CPU path (see the CPU backend writeup): `tile` → `linalg` + `memref` + `scf` → LLVM dialect → LLVM IR → x86-64 AVX2 assembly. Schedule application clamps vectorize widths against the target ISA (AVX2: 8-wide fp32; AVX-512: 16-wide). Vertical fusion folds a matmul plus elementwise epilogue into one op.

GPU path (see the GPU backend writeup): `tile` → `gpu` + `nvgpu`, targeting NVIDIA sm_80 tensor cores.
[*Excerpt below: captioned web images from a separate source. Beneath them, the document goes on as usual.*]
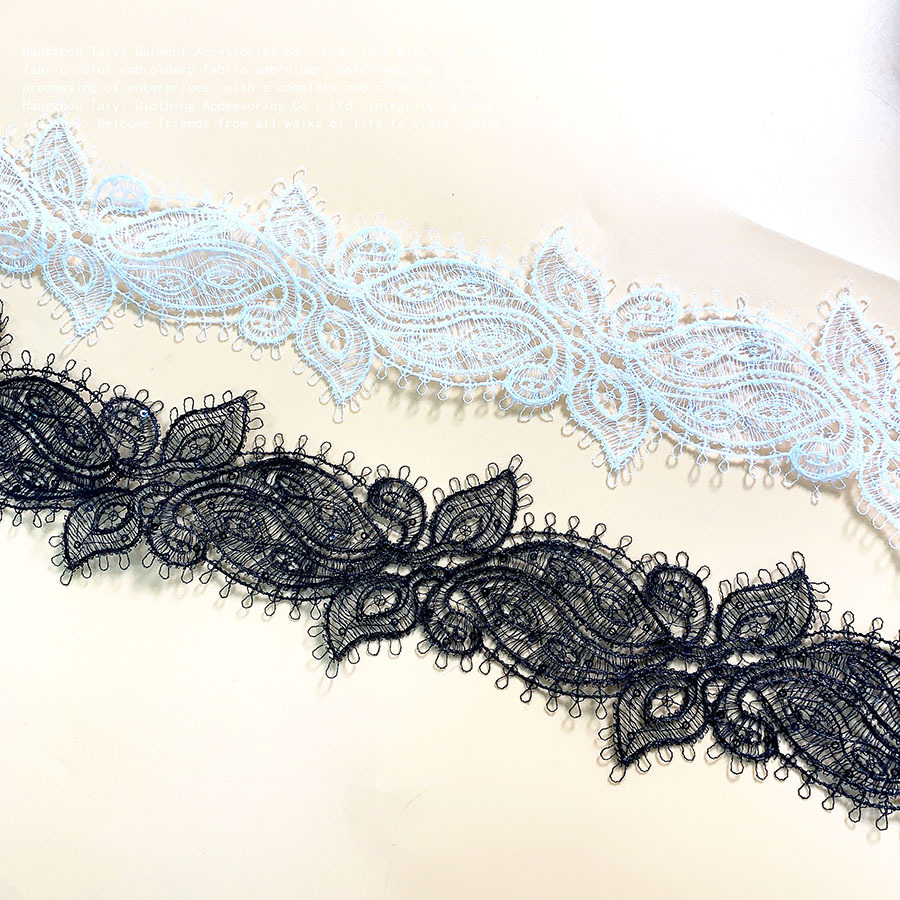 New water soluble embroidery in stock unilateral small barcode lace wedding accessories wholesale with sequins fish thread lace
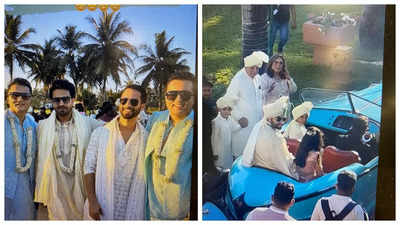 Jackky Bhagnani arrived in a blue vintage car for his Baraat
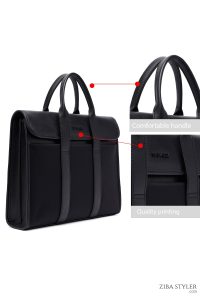 کیف اداری مردانه مشکی پارچه‌ای D-Pack دری مد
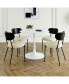 Фото #8 товара Modern Grey PU Dining Chair & White Round Table Set (5 Chairs)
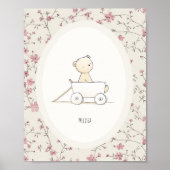 Poster Custom Cute Baby Bear Art – Name Nursery Print (Devant)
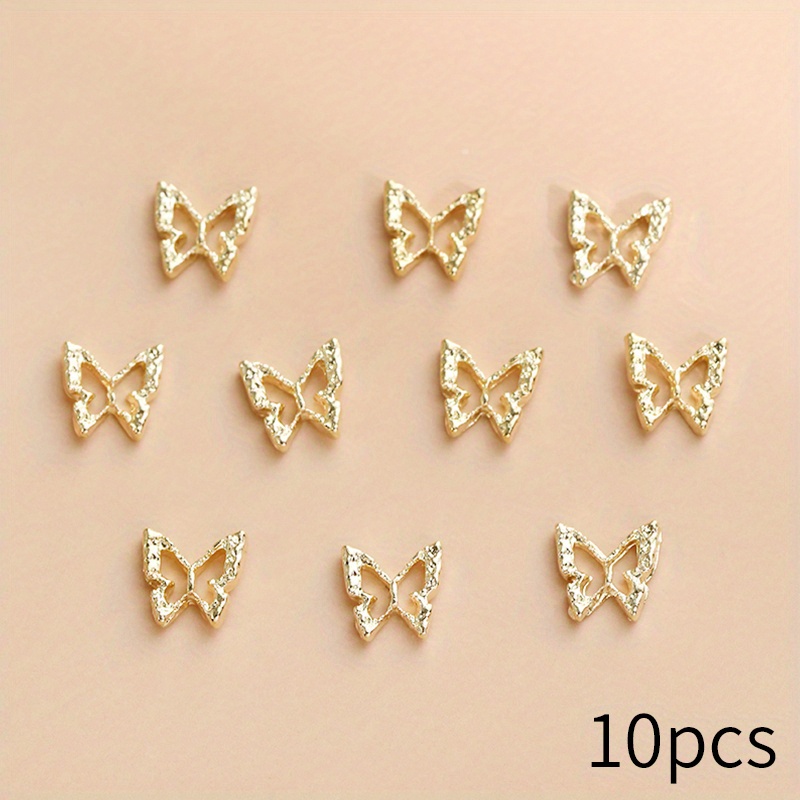 10pcs Of 3d Alloy Nail Jewelry In A Easy And Versatile Style, Suitable For Women And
Matmul body becomes `nvgpu.mma.sync` (mmaShape=[16,8,16], fp16 in, fp32 accum); global-to-shared is `nvgpu.device_async_copy` (`cp.async`); shared-to-register is `nvgpu.ldmatrix`. Pipeline ends at `gpu`/`nvgpu` IR; `mlir-translate` carries it to NVVM and PTX.

The architectural argument: "vectorize and fuse" on CPU vs. "manage memory hierarchy and target tensor cores" on GPU are very different problems, and the shared `tile` dialect is what makes adding the second backend tractable instead of a rewrite.

Why MLIR

Tensor compilation is fundamentally staged lowering: you start with high-level intent ("matmul a tile") and need to land on hardware-specific instructions (vector FMAs, PTX wmma ops). Each stage wants its own IR shape. Hand-rolling that in LLVM IR alone is possible but masochistic; reusing `linalg`, `vector`, `gpu`, and `nvgpu` saves months. The cost is a real learning curve (dialect authoring, pattern rewrites, ODS/TableGen, the conversion framework, research-grade docs), worth it for a project of this shape but overkill for a single-target compiler.

Highlights

The things I'm proudest of.

  • Tile-typed surface language with explicit shape, layout, and memory-space attributes (`Tile<f32, [BM, BK]>`, `tile.load`/`tile.store`), plus a separate schedule block with Halide/Triton-style directives (tile, bind, vectorize, unroll, parallel, pipeline, prefetch, swizzle, fuse). Schedule is separate from algorithm.
  • Five-pass static type checker with clang-style diagnostics (`file:line:col: error:`, notes, hints, source-line carets). Catches shape mismatches, dangling iter-var references, invalid bind dimensions, and out-of-range pipeline depths at compile time.
  • Custom `tile` MLIR dialect as the connective tissue between backends. ODS/TableGen for op declarations and verifiers; standard pattern-rewrite for transformations; ANTLR4 → AST → tile dialect → backend lowering, composed via PassManager so every stage is inspectable.
  • Two backends, one source. CPU: tile → linalg + memref + scf → LLVM dialect → LLVM IR → x86-64 AVX2 assembly via `llc`. GPU: tile → gpu + nvgpu, targeting sm_80 tensor cores via `nvgpu.mma.sync` (mmaShape=[16,8,16], fp16 in, fp32 accum) with `cp.async` for global-to-shared staging.
  • End-to-end at the IR level on both paths; CPU path also produces real x86 assembly on disk. Lit suite covers the parser, type checker, dialect verifiers, each lowering pass, and one end-to-end CPU run. Hardware-backed validation is the next milestone (see per-backend writeups).